Spannung durch Materialwechsel
Wie gut die aufgefrischten Klinker zu aktueller Architektur passen, beweist das Vierfamilienhaus einer privaten Baugruppe im niederrheinischen Meerbusch. Die Fassaden präsentieren sich mal verputzt, mal verklinkert.
„Die beiden Materialien nehmen Kontakt zur Nachbarschaft auf, in der es sowohl Putz wie auch Klinker gibt“, so Architekt Uwe Meyer aus Meerbusch. „Das neue Haus fügt sich ideal in die Umgebung ein. Außerdem unterstützen wir die Gliederung des Baukörpers.“
Peter Wassenberg, einer der Mitbauenden und heute Verwalter des Hauses, ergänzt: „Der Materialwechsel lockert auf und lässt den Eindruck entstehen, dass ein Bestandsgebäude mit einem Neubau ergänzt wurde.“ Und Dipl.
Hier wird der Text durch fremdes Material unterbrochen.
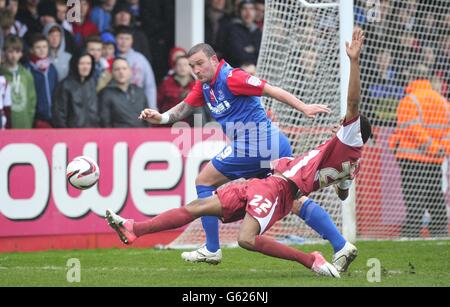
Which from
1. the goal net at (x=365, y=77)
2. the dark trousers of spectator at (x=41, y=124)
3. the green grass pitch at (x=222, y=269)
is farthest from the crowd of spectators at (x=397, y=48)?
the dark trousers of spectator at (x=41, y=124)

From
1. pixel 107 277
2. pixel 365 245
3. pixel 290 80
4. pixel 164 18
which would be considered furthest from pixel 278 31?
pixel 107 277

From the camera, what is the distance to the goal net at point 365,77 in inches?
513

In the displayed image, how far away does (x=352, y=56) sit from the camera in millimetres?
8617

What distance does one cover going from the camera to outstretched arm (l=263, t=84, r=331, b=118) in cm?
898

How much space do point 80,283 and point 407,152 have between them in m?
6.33

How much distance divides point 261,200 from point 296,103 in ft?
3.04

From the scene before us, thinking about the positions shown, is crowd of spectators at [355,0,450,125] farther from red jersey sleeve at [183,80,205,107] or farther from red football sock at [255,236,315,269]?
red football sock at [255,236,315,269]

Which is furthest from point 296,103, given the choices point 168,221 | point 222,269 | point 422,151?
point 422,151

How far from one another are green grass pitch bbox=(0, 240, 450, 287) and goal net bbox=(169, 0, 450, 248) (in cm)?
101

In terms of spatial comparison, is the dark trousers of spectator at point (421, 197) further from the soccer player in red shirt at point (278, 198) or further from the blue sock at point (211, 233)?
the soccer player in red shirt at point (278, 198)

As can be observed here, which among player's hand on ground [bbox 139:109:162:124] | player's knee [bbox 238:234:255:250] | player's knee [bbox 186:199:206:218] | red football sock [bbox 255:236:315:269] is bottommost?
red football sock [bbox 255:236:315:269]

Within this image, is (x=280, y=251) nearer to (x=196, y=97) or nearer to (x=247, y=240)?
(x=247, y=240)

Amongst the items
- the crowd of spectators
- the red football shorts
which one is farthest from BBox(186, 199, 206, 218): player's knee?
the crowd of spectators

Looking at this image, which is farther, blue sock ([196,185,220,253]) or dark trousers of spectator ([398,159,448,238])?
dark trousers of spectator ([398,159,448,238])
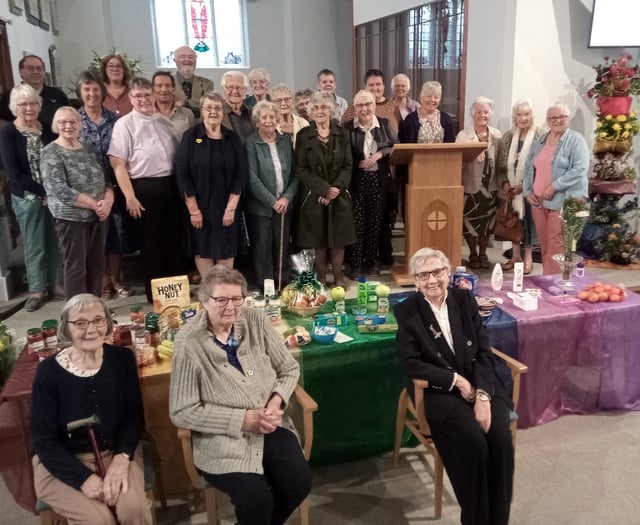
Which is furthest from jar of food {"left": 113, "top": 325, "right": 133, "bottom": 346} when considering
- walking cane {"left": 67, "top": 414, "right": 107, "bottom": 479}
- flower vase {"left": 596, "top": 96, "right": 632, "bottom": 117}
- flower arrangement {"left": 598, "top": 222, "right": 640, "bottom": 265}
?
flower vase {"left": 596, "top": 96, "right": 632, "bottom": 117}

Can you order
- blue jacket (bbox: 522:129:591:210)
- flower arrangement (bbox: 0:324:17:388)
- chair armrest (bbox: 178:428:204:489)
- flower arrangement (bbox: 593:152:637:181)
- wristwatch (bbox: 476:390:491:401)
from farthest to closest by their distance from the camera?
flower arrangement (bbox: 593:152:637:181), blue jacket (bbox: 522:129:591:210), flower arrangement (bbox: 0:324:17:388), wristwatch (bbox: 476:390:491:401), chair armrest (bbox: 178:428:204:489)

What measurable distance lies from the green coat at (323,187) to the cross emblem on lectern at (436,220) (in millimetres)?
531

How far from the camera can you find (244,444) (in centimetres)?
195

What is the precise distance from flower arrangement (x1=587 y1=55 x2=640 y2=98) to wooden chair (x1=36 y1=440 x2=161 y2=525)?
4.72 metres

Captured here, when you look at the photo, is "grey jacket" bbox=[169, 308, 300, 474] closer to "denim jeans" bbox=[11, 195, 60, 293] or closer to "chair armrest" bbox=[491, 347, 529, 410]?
"chair armrest" bbox=[491, 347, 529, 410]

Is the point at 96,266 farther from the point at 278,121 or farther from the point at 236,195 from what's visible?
the point at 278,121

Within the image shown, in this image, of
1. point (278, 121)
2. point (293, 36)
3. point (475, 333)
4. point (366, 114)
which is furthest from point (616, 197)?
point (293, 36)

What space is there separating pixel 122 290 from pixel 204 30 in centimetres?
673

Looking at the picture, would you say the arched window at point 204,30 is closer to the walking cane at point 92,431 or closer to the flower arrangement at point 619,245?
the flower arrangement at point 619,245

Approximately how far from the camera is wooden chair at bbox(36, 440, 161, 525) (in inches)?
71.1

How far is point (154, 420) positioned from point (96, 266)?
1820 mm

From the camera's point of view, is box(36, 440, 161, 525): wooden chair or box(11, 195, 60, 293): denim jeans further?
box(11, 195, 60, 293): denim jeans

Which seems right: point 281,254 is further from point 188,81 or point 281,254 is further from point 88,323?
point 88,323

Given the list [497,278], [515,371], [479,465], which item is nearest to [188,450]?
[479,465]
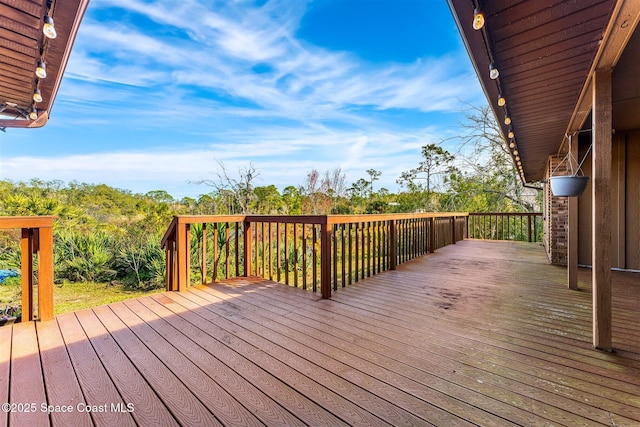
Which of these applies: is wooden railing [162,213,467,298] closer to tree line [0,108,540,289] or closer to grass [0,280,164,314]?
grass [0,280,164,314]

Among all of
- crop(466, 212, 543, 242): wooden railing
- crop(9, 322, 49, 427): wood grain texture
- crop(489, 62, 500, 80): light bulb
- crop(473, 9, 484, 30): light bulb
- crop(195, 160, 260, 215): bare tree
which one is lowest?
crop(9, 322, 49, 427): wood grain texture

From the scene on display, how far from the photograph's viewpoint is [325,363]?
5.60ft

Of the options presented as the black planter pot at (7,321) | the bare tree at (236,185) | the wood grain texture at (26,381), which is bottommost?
the wood grain texture at (26,381)

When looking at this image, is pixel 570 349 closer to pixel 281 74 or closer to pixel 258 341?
pixel 258 341

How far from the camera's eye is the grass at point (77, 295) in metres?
3.61

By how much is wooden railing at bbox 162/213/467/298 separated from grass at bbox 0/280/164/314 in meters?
1.05

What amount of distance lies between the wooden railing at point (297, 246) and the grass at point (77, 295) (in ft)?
3.45

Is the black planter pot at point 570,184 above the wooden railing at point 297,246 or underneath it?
above

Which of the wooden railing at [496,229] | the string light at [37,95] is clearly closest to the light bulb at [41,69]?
the string light at [37,95]

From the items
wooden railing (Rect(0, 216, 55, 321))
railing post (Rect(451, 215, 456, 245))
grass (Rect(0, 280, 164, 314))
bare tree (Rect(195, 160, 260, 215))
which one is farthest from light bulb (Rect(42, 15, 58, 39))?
railing post (Rect(451, 215, 456, 245))

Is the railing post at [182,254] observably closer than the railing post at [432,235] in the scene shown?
Yes

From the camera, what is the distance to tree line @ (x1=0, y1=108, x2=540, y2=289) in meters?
5.08

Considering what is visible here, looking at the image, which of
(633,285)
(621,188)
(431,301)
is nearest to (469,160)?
(621,188)

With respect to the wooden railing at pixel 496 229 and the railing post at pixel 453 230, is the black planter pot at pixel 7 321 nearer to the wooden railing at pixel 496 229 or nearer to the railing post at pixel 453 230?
the railing post at pixel 453 230
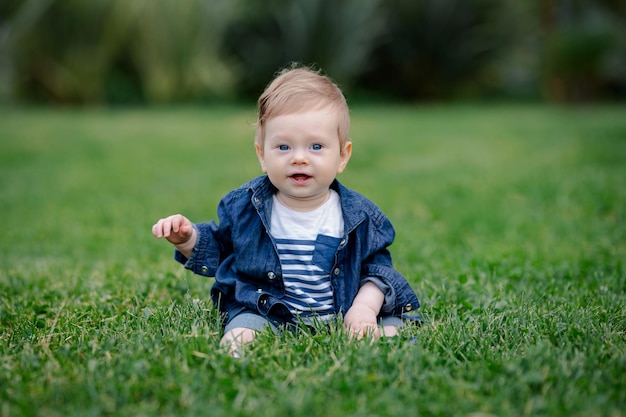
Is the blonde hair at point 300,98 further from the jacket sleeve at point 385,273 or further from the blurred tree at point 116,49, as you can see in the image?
the blurred tree at point 116,49

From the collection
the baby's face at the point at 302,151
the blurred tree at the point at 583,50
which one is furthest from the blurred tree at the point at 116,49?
the baby's face at the point at 302,151

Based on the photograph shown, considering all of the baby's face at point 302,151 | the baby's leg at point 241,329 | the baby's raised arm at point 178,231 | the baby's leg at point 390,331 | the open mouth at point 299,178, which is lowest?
the baby's leg at point 390,331

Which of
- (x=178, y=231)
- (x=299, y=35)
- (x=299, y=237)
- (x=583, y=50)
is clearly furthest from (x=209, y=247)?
(x=583, y=50)

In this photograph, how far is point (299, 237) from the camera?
9.73 feet

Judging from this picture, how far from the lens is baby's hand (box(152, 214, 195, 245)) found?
9.13 ft

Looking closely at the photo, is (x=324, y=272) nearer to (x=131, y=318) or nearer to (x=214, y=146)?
(x=131, y=318)

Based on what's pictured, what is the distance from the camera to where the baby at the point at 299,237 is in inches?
112

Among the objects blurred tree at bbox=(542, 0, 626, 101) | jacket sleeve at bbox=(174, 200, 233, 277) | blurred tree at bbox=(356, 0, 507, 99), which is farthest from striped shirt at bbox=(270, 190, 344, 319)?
blurred tree at bbox=(356, 0, 507, 99)

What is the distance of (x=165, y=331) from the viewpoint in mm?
2793

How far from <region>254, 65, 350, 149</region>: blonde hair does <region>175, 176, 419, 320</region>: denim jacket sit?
30 centimetres

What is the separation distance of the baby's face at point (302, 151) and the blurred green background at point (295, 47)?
13.2m

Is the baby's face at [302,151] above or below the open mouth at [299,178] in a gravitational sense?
above

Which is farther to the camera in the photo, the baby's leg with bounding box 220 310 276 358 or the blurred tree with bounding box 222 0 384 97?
the blurred tree with bounding box 222 0 384 97

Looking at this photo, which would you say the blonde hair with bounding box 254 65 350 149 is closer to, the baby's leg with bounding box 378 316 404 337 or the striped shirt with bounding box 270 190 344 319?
the striped shirt with bounding box 270 190 344 319
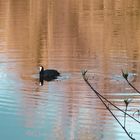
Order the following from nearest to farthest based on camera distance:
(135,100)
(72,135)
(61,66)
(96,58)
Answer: (72,135)
(135,100)
(61,66)
(96,58)

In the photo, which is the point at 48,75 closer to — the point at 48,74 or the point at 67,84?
the point at 48,74

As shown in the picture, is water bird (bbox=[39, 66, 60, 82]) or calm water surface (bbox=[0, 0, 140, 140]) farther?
water bird (bbox=[39, 66, 60, 82])

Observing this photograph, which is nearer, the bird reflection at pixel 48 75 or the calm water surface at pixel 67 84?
the calm water surface at pixel 67 84

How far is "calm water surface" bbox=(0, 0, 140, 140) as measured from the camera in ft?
50.0

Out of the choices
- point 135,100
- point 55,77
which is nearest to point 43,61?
point 55,77

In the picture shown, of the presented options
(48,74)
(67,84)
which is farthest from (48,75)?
(67,84)

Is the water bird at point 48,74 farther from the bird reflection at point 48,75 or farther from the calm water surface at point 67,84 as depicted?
the calm water surface at point 67,84

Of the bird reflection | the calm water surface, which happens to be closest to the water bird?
the bird reflection

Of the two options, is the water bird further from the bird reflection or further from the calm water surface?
the calm water surface

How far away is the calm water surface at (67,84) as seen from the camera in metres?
15.2

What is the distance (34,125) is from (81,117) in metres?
1.35

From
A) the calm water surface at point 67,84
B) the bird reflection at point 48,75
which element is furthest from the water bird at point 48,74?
the calm water surface at point 67,84

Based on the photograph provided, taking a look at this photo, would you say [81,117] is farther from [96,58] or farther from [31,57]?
[31,57]

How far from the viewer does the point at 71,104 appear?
1798 cm
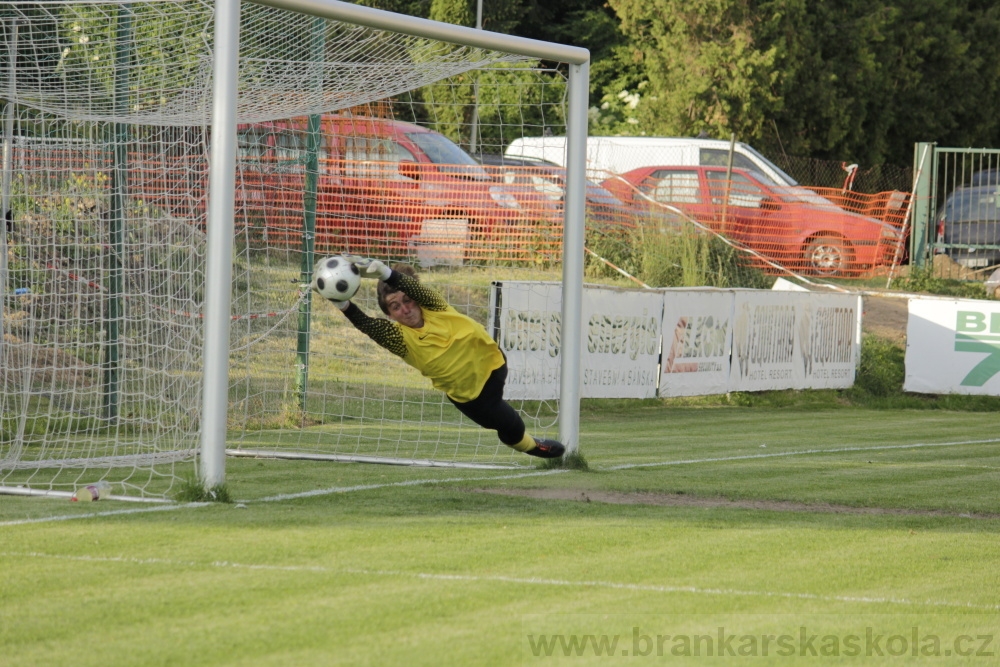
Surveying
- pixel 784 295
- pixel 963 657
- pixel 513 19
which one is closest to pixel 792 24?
pixel 513 19

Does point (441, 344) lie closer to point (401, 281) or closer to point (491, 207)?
point (401, 281)

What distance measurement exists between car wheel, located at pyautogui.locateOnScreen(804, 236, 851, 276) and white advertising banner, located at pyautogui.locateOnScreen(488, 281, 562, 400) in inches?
343

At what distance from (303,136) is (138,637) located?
32.3ft

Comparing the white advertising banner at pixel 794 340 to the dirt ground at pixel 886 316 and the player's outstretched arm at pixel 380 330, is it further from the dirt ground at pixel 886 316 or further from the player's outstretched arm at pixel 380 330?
the player's outstretched arm at pixel 380 330

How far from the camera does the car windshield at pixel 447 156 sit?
1620 cm

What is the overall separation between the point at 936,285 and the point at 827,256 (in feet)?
6.35

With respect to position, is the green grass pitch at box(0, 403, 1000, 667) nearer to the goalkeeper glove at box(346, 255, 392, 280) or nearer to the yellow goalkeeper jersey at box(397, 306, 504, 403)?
the yellow goalkeeper jersey at box(397, 306, 504, 403)

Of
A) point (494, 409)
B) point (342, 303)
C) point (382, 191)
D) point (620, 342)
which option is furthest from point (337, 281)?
point (620, 342)

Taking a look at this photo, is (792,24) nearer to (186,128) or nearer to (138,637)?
(186,128)

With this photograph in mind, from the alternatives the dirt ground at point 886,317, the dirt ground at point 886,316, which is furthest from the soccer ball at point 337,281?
the dirt ground at point 886,317

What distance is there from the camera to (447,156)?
16578 millimetres

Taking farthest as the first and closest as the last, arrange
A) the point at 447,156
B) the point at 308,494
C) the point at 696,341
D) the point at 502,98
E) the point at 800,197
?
the point at 800,197
the point at 696,341
the point at 447,156
the point at 502,98
the point at 308,494

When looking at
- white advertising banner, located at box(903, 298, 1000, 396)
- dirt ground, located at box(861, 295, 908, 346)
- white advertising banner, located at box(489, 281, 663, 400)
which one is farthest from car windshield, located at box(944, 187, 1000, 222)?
white advertising banner, located at box(489, 281, 663, 400)

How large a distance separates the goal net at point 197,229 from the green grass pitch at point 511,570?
A: 1344 millimetres
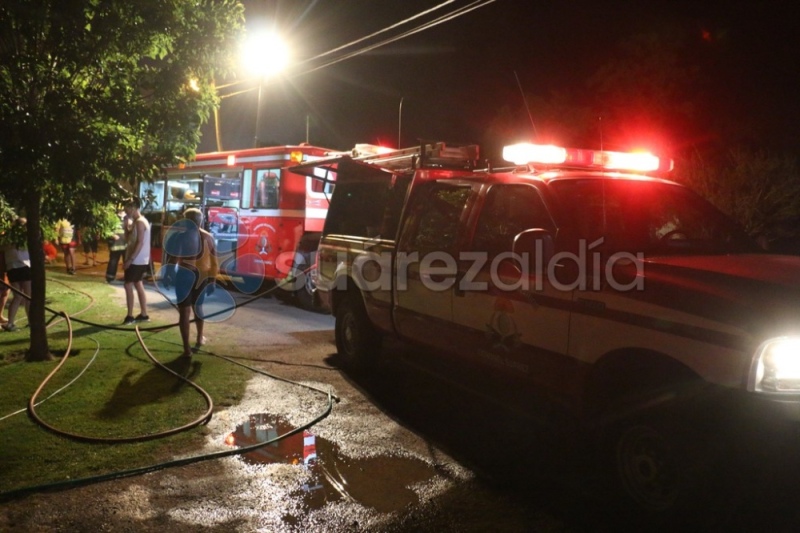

Ing. Uwe Meyer weiter: „Wir alle waren vom Upcycling-Gedanken und dem regionalen Bezug begeistert.“
Ein abgestimmtes und sicheres Fassadensystem
Unter den Klinkern, die offiziell als »angeklebte Bekleidung« bezeichnet werden, sorgt das Dämmsystem ‚Capatect MW‘ mit Mineralwolle-Dämmplatten für sehr gute energetische und bauphysikalische Werte – und Langlebigkeit.
„Ich sehe mich als Langzeitinvestor, daher habe ich mich auch für die Klinker entschieden“, so Wassenberg. Da spielten auch die Mehrkosten des Materials nur eine untergeordnete Rolle, entscheidend sei die lange Nutzungsdauer. „Ich würde das wieder so machen.“
Und Architekt Meyer ergänzt: „Die Optik des Materials beeinflusst auf jeden Fall, wie wertig das Objekt wahrgenommen wird.“ Was die Planung betrifft, so Meyer, habe die Putz-Klinker-Kombination keine besonderen Herausforderungen mit sich gebracht. Schließlich blieb man dabei im Capatect-System: Für die angrenzenden Putzflächen verwendete man ‚Capatect AmphiSilan‘ Fassadenputz (K20), die dann eine zweifache Beschichtung mit ‚ThermoSan NQG‘ erhielten.
Das Wertigkeitsversprechen der Gebäudehülle setzt sich übrigens im Inneren fort. Das Treppenhaus wurde mit den Premium-Farben aus der Caparol Icons-Kollektion beschichtet, ebenso zwei Wohnungen. „Die Mieter sind begeistert“, so Peter Wassenberg.